Autoregressive Moving Average ARMA(p, q) Models for Time Series Analysis - Part 2

In Part 1 we considered the Autoregressive model of order p, also known as the AR(p) model. We introduced it as an extension of the random walk model in an attempt to explain additional serial correlation in financial time series.

Ultimately we realised that it was not sufficiently flexible to truly capture all of the autocorrelation in the closing prices of Amazon Inc. (AMZN) and the S&P500 US Equity Index. The primary reason for this is that both of these assets are conditionally heteroskedastic, which means that they are non-stationary and have periods of "varying variance" or volatility clustering, which is not taken into account by the AR(p) model.

In future articles we will eventually build up to the Autoregressive Integrated Moving Average (ARIMA) models, as well as the conditionally heteroskedastic models of the ARCH and GARCH families. These models will provide us with our first realistic attempts at forecasting asset prices.

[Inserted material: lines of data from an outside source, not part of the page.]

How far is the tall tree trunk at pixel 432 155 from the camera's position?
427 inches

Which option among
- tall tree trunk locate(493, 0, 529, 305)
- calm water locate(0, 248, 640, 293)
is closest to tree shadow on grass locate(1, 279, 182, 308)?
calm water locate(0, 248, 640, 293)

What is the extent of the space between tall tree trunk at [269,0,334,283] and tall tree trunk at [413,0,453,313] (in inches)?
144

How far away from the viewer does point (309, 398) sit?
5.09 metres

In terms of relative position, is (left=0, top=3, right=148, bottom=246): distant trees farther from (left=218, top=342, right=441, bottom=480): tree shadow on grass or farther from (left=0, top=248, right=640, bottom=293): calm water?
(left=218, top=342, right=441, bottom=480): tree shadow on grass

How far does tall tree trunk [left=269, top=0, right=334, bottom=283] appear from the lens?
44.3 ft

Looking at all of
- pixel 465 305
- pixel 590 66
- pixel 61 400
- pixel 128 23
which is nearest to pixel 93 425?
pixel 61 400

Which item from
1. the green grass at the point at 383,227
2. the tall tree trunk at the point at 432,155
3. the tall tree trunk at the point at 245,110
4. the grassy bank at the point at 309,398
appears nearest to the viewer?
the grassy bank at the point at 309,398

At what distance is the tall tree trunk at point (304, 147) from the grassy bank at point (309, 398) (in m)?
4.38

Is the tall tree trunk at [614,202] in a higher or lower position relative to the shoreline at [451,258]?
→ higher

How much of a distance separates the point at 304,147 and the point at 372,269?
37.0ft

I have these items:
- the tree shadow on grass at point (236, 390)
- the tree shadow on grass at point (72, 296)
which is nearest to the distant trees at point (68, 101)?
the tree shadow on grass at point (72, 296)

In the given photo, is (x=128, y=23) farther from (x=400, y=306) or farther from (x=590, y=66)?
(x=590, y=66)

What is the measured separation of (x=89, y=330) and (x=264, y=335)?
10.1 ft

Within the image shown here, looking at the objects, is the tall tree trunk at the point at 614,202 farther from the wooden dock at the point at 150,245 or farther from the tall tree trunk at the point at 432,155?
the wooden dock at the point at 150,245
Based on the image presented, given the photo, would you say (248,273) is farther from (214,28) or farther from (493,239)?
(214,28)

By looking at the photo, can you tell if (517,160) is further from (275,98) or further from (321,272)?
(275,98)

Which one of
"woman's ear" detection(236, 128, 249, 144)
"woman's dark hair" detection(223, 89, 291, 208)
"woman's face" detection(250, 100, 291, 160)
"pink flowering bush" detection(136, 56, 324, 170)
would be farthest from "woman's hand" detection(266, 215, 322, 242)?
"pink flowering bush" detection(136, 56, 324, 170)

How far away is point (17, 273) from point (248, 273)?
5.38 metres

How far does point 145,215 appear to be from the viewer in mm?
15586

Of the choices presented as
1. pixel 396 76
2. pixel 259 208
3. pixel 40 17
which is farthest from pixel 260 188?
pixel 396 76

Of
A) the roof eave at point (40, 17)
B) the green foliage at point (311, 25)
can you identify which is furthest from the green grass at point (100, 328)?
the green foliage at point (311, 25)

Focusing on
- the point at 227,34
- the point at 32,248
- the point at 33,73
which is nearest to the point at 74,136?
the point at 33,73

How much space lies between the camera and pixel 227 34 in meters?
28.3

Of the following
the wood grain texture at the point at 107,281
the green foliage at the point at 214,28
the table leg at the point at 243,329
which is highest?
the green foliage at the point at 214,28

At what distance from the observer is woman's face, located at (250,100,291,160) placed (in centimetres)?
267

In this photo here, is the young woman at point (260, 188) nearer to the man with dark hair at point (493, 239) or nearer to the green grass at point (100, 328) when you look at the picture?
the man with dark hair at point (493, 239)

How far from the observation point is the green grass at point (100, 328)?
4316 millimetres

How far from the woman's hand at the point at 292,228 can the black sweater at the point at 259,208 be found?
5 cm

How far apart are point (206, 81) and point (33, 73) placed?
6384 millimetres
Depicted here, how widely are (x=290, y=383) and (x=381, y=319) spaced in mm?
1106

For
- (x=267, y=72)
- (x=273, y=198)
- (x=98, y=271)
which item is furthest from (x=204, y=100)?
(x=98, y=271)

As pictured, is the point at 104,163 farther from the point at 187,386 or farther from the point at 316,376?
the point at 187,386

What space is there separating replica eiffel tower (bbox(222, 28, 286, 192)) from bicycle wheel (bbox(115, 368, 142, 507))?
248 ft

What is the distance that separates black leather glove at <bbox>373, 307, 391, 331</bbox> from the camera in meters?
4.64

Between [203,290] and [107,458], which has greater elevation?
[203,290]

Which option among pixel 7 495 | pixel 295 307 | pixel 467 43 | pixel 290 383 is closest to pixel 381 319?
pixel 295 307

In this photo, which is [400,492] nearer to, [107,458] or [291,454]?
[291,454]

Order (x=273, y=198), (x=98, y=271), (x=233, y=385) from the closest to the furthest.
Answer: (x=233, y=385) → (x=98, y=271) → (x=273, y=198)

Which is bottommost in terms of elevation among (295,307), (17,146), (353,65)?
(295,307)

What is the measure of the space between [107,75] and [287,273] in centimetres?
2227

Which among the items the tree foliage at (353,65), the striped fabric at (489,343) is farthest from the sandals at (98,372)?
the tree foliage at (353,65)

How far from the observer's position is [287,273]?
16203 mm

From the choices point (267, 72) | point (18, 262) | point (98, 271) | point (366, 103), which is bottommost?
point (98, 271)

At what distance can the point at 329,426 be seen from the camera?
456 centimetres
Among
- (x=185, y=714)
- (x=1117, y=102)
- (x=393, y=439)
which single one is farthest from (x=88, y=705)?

In this article, however, we are going to introduce the Moving Average of order q model, known as MA(q). This is a component of the more general ARMA model and as such we need to understand it before moving further.

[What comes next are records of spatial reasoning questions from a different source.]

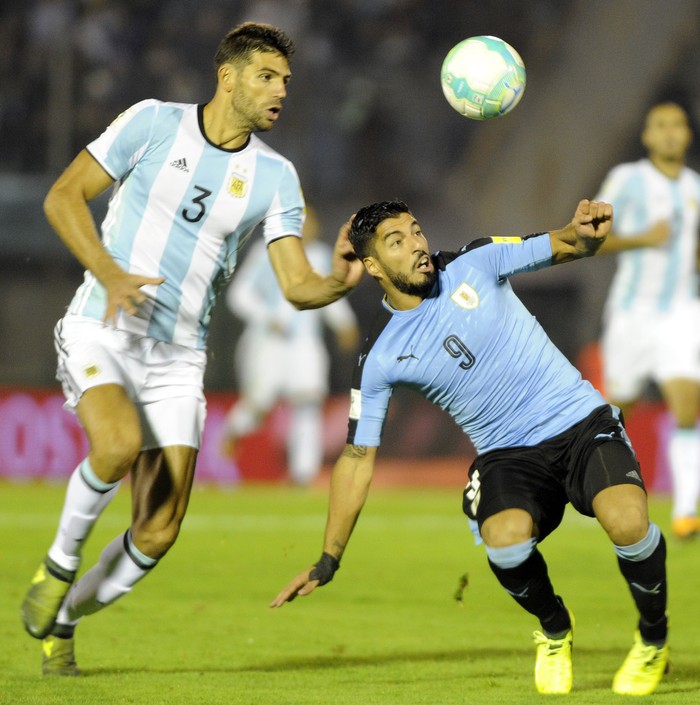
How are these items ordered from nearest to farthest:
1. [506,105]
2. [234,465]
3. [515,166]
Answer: [506,105] → [234,465] → [515,166]

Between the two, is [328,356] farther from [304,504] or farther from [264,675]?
[264,675]

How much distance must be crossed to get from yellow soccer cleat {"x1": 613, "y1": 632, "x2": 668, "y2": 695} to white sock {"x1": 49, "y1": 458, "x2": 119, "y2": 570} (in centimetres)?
183

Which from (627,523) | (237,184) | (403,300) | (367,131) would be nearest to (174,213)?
(237,184)

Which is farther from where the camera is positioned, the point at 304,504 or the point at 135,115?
the point at 304,504

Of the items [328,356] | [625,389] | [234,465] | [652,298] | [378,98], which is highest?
[378,98]

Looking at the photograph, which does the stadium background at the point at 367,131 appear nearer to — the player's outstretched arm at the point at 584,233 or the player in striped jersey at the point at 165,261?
the player in striped jersey at the point at 165,261

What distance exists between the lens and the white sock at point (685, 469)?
9.07m

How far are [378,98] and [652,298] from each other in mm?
6832

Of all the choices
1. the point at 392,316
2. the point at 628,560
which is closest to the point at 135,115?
the point at 392,316

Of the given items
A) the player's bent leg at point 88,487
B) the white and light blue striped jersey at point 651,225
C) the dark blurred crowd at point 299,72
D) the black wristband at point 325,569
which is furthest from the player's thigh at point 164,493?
the dark blurred crowd at point 299,72

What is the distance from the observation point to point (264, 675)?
5.07m

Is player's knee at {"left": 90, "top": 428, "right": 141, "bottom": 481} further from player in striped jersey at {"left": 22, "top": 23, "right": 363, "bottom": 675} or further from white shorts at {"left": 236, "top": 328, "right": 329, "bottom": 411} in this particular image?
white shorts at {"left": 236, "top": 328, "right": 329, "bottom": 411}

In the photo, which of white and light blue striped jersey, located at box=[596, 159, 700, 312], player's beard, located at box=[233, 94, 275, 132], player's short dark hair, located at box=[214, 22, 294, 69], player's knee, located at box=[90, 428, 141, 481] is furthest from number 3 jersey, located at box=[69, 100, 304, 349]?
white and light blue striped jersey, located at box=[596, 159, 700, 312]

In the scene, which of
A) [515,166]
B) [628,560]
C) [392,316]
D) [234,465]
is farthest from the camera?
[515,166]
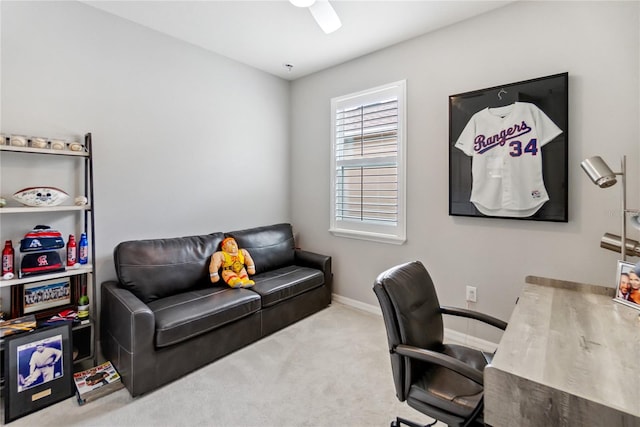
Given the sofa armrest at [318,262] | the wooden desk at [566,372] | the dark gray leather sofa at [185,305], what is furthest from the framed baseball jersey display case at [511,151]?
the dark gray leather sofa at [185,305]

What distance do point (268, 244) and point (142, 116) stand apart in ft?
5.49

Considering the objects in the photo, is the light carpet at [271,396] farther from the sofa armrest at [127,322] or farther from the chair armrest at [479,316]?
the chair armrest at [479,316]

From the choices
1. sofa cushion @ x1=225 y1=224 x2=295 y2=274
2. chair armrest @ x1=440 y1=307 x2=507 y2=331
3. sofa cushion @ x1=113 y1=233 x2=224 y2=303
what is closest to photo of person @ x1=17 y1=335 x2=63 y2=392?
sofa cushion @ x1=113 y1=233 x2=224 y2=303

I highly recommend you read the previous articles in the Time Series Analysis collection if you have not done so. They can all be found here.

Moving Average (MA) Models of order q

Rationale

A Moving Average model is similar to an Autoregressive model, except that instead of being a linear combination of past time series values, it is a linear combination of the past white noise terms.

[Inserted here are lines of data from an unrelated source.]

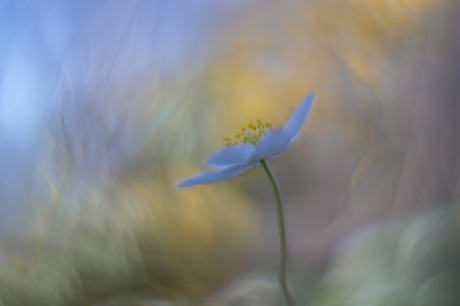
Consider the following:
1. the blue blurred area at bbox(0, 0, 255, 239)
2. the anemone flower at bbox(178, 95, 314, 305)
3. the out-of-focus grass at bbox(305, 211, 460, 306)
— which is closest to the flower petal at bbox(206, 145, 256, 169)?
the anemone flower at bbox(178, 95, 314, 305)

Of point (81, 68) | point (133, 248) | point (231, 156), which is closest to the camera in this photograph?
point (231, 156)

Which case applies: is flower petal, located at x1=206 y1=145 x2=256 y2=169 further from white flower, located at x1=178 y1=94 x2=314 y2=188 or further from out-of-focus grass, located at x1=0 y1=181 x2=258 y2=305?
out-of-focus grass, located at x1=0 y1=181 x2=258 y2=305

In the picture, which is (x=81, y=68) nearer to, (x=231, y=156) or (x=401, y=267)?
(x=231, y=156)

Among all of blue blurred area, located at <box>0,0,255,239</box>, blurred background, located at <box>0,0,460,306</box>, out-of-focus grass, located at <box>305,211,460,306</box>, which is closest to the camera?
out-of-focus grass, located at <box>305,211,460,306</box>

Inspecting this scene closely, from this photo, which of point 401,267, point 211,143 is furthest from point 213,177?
point 211,143

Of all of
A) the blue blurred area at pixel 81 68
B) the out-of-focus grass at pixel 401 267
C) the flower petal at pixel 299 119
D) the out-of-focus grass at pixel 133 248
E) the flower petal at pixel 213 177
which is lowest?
the out-of-focus grass at pixel 401 267

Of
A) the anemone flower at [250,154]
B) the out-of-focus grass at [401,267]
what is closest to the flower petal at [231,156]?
the anemone flower at [250,154]

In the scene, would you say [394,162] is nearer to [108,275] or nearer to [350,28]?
[350,28]

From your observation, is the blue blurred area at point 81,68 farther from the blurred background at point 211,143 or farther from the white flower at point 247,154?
the white flower at point 247,154
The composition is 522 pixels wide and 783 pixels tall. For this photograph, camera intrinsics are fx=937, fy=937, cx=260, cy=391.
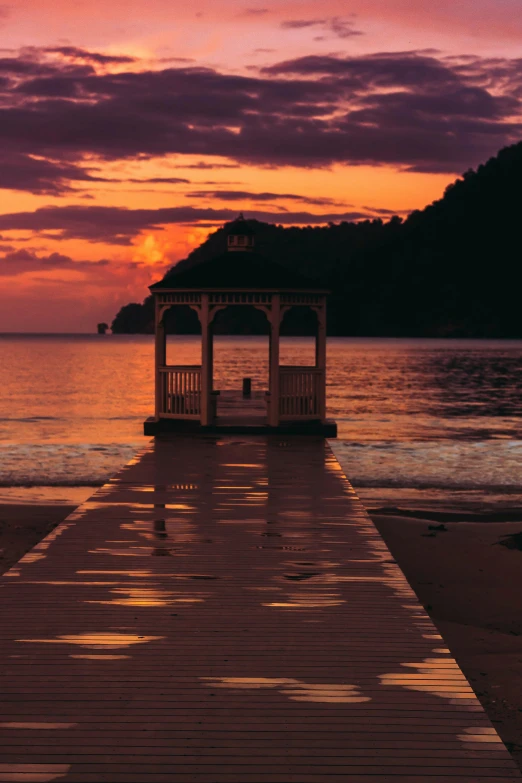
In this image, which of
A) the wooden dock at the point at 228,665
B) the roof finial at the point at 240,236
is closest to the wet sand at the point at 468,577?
the wooden dock at the point at 228,665

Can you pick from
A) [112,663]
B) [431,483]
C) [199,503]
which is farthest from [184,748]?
[431,483]

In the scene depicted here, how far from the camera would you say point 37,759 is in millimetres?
4605

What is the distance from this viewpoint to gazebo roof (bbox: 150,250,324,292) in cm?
1984

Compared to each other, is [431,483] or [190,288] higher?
[190,288]

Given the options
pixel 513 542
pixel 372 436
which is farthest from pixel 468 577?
pixel 372 436

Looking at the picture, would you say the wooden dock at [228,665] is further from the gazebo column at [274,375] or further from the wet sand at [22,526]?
the gazebo column at [274,375]

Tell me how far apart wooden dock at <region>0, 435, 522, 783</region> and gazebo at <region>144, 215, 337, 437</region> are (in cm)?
998

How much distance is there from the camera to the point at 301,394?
67.8 feet

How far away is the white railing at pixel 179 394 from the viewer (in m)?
20.8

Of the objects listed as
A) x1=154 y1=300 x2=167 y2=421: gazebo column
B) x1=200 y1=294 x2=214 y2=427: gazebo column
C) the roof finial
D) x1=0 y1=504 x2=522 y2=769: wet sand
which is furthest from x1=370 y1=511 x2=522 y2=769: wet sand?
the roof finial

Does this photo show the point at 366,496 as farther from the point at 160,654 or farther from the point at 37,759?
the point at 37,759

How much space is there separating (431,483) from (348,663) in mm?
18073

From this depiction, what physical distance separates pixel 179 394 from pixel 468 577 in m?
9.95

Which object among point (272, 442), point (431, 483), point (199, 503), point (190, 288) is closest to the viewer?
point (199, 503)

Intuitively, this means that the MA model sees such random white noise "shocks" directly at each current value of the model. This is in contrast to an AR(p) model, where the white noise "shocks" are only seen indirectly, via regression onto previous terms of the series.

A key difference is that the MA model will only ever see the last $q$ shocks for any particular MA(q) model, whereas the AR(p) model will take all prior shocks into account, albeit in a decreasingly weak manner.

Definition

Mathematically, the MA(q) is a linear regression model and is similarly structured to AR(p):

Moving Average Model of order q

A time series model, $\{ x_t \}$, is a moving average model of order $q$, MA(q), if:

\begin{eqnarray} x_t = w_t + \beta_1 w_{t-1} + \ldots + \beta_q w_{t-q} \end{eqnarray}

Where $\{ w_t \}$ is white noise with $E(w_t) = 0$ and variance $\sigma^2$.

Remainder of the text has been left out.